*Requirement:* Reproduce exactly, and only, the lines below from the one containing "phylum: Chordata" through the one containing "category: cat".

*Input data:*
--- START ---
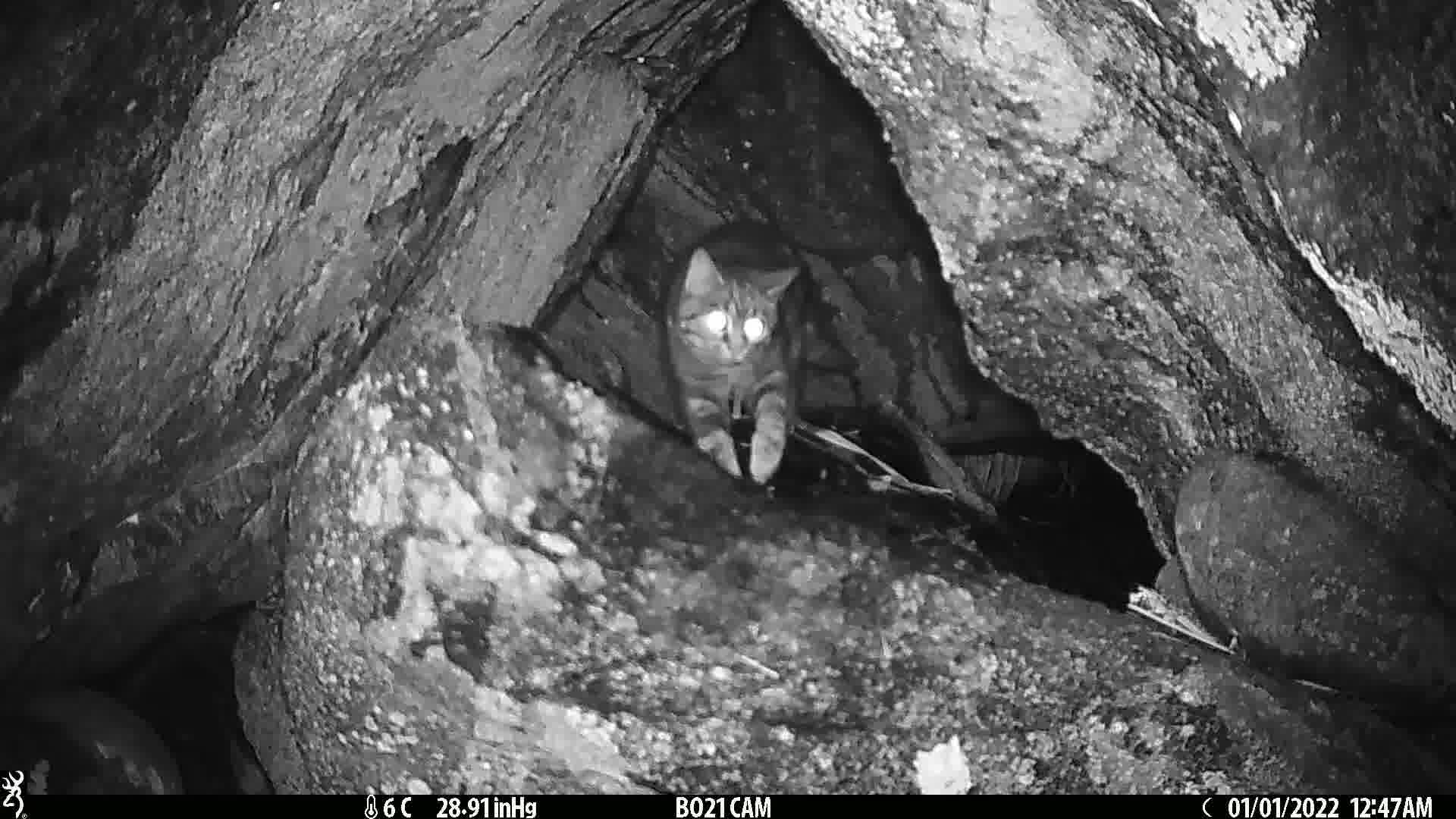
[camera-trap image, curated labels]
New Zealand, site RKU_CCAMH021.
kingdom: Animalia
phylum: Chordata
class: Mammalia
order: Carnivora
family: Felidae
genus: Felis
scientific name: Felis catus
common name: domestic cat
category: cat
--- END ---
--- START ---
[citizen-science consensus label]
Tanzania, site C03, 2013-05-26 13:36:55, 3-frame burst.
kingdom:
--- END ---
*Output below:*
phylum: Chordata
class: Mammalia
order: Carnivora
family: Felidae
genus: Felis
scientific name: Felis catus
common name: domestic cat
category: cat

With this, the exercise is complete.